Background: The fractional concentration of exhaled nitric oxide (FeNO) is a biomarker of airway inflammation that has proved to be useful in investigations of genetic and epigenetic airway susceptibility to ambient air pollutants. For example, susceptibility to airway inflammation from exposure to particulate matter with aerodynamic diameter < =2.5 μm (PM2.5) varies by haplotypes and promoter region methylation in inducible nitric oxide synthase (iNOS encoded by NOS2). We hypothesized that PM2.5 susceptibility associated with these epigenetic and genetic variants may be greater in children with high FeNO from inflamed airways. In this study, we investigated genetic and epigenetic susceptibility to airborne particulate matter by examining whether the joint effects of PM2.5, NOS2 haplotypes and iNOS promoter methylation significantly vary across the distribution of FeNO in school children.
Methods: The study included 940 school children in the southern California Children's Health Study who provided concurrent buccal samples and FeNO measurements. We used quantile regression to examine susceptibility by estimating the quantile-specific joint effects of PM2.5, NOS2 haplotype and methylation on FeNO.

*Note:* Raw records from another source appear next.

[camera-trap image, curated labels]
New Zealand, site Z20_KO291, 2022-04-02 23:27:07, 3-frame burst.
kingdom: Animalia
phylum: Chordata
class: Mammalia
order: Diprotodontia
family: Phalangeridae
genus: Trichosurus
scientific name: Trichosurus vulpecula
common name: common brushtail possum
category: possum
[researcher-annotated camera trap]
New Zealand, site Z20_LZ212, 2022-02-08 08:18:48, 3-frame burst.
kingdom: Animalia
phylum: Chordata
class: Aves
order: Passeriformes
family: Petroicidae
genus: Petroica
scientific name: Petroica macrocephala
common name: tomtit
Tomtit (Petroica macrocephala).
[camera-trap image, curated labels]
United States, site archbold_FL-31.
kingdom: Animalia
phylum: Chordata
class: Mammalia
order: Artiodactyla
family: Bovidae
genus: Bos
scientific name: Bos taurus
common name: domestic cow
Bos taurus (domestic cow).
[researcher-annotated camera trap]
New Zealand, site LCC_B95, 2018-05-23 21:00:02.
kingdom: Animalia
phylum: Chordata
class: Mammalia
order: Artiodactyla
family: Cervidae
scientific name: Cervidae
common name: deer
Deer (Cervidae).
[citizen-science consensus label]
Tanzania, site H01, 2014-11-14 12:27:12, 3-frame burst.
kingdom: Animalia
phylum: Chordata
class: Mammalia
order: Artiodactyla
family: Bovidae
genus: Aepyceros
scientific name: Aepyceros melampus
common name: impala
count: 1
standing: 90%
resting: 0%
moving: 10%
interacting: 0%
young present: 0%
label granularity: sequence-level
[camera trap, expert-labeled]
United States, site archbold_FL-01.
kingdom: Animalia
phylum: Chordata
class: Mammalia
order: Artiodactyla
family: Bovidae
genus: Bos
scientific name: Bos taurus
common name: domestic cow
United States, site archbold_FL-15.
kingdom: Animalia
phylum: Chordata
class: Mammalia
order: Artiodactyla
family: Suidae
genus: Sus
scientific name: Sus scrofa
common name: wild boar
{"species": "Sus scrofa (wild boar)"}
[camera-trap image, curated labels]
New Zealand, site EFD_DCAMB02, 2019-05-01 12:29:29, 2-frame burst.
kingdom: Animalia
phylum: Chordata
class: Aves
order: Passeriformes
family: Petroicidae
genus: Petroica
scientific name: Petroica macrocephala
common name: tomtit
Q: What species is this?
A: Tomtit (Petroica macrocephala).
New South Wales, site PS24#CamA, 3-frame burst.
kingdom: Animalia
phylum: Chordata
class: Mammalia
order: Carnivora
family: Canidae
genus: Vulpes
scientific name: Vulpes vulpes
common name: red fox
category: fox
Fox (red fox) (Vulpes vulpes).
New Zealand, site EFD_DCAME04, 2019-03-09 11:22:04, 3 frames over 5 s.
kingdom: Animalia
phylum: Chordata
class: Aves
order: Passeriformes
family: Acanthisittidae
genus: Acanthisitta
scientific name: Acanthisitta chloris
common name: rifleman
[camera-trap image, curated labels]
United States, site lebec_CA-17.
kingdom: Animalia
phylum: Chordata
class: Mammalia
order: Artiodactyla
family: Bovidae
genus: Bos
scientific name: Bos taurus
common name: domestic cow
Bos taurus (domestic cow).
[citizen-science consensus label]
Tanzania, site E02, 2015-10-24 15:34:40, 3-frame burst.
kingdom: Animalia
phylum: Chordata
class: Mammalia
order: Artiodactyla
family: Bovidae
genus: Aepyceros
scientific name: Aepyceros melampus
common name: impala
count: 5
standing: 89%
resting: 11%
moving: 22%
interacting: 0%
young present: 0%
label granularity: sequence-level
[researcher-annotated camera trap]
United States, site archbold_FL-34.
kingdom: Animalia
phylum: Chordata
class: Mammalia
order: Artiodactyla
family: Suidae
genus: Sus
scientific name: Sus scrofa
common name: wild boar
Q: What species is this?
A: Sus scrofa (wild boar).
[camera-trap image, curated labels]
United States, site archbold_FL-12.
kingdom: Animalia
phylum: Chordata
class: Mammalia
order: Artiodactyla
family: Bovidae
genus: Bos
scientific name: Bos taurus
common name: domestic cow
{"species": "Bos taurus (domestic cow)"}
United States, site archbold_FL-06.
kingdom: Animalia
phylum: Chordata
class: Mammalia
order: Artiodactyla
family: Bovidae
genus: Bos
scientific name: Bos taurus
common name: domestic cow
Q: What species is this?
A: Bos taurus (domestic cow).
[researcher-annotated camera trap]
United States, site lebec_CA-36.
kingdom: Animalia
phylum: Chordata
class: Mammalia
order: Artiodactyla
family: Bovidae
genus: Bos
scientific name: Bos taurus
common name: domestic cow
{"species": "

Results: We discovered striking differences in susceptibility to PM2.5 in school children. The joint effects of short-term PM2.5 exposure, NOS2 haplotypes and methylation across the FeNO distribution were significantly larger in the upper tail of the FeNO distribution, with little association in its lower tail, especially among children with asthma and Hispanic white children.
Conclusion: School-aged children with higher FeNO have greater genetic and epigenetic susceptibility to PM2.5, highlighting the importance of investigating effects across the entire distribution of FeNO.
Keywords: Asthma; Exhaled nitric oxide; Haplotype; Inducible nitric oxide synthase; Methylation; PM2.5.